In general this sort of problem is to be expected when standards are set higher than reality.
The teachers etc know that it's impossible to meet the expected standards and thus they cheat because they don't want to be the ones at the bottom of the pile who get the axe.
gargoyle
May 16, 2005, 08:25 PM
Something Fell:
In alberta the teacers unions have managed to keep two very important things out of the system:
1) Performance pay/performance firings - this creates the incentive to cheat, is not reflective of the vast number of uncontrollable variables in student learning, and take vital resources out of the system and gives them to teachers who get the "best results". As a k-8 administrator i can assure you had there been performance pay for results at my school i could have easily stacked the deck so the teachers i prefered and myself would recieve bonuses! When i was admin at the high school it would have been easy to bully students into lower level academic streams and fail/force students into dropping out so that they would not impact our test results negatively (this does happen to some degree presently in alberta - especially if a school is under performance review)
2) Pass or fail exams - This is perhaps the most disturbing part of standardized testing. children should not be reduced to being measured by the lowest common denominator. think of the bell curve. now think of every human ability. now understand that each person is on that curve somewhere for each ability that they possess. Now eliminate 98% of those abilities and test them on the 2% that standardized testing can demonstrate. Now rank them by their performance on that one day. School performance is but one factor in an individuals success in life and pass or fail raises the bar too high at too low an age (pre college/university).
accurate reporting is also essential - in alberta the government tracks drop out rates and reports them accuratly.
In my experience (i have administered many provincial tests) i have never personally nor had knowlege of another teacher helping students cheat on a test.
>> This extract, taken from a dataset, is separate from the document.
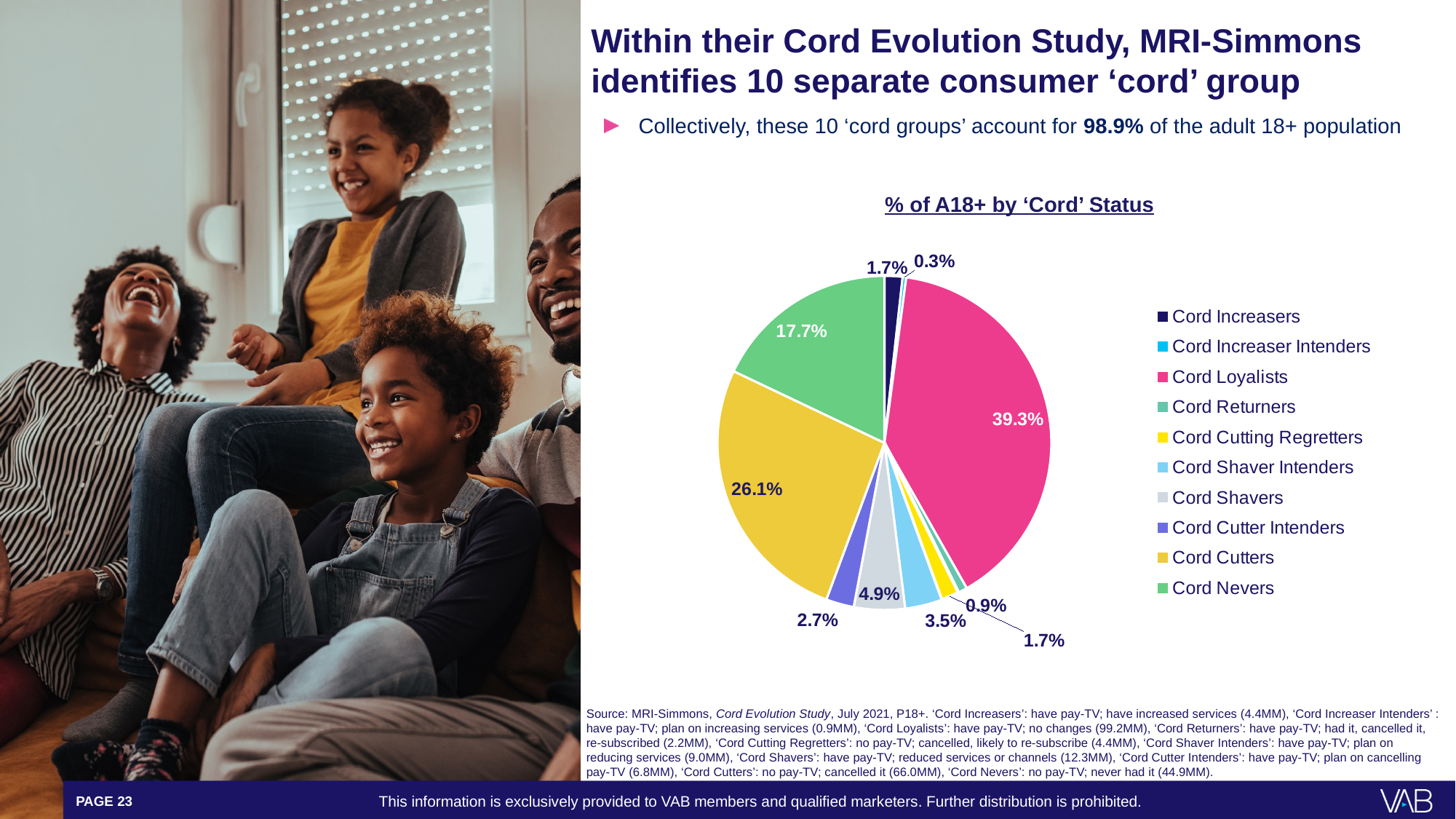
What is the difference in percentage points between Cord Loyalists and Cord Cutters? 13.2 What is the title of the chart? % of A18+ by 'Cord' Status What percentage of A18+ are Cord Nevers? 17.7% Which cord group has the smallest share of the pie? Cord Increaser Intenders What percentage of A18+ are Cord Increaser Intenders? 0.3% Which is larger, the share for Cord Nevers or the share for Cord Cutters? Cord Cutters How many categories does the legend of the pie chart list? 10 What type of chart is shown on the slide? Pie chart What percentage of A18+ are Cord Loyalists? 39.3% What percentage of A18+ are Cord Cutters? 26.1% What percentage of A18+ are Cord Shavers? 4.9% Which cord group has the largest share of the pie? Cord Loyalists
I have experienced presure to improve test results so that our school would look better in provincial rankings. Students have been know to use the internet to cheat on the tests - there was a english exam that was hacked from Alberta ed a few years ago)
The key to using the test effectively in my opinion is to use them to measure student performance against the curriculum. The goal would be to answer the question how well did our students learn what we were trying to teach them?
Analysis of results in our district has led to early literacy intervention programs which have had a dramatic impact on students learning to read.
Also teachers who teach the "to the test" are realizing that this is simply not an effective way to improve results (counter intuitive though this may be)
Alberta education system in the last OECD internation testing of 15 year old student in math, science, reading and writing performed 1st in the world in reading, 1st in the world in writing, 3rd in math, and 3rd in science. Canada overall performed Fourth. The united states 17th. Texas was below the united states national average - this is why it is so shocking to me that this "high stakes" model is being duplicated across the USA.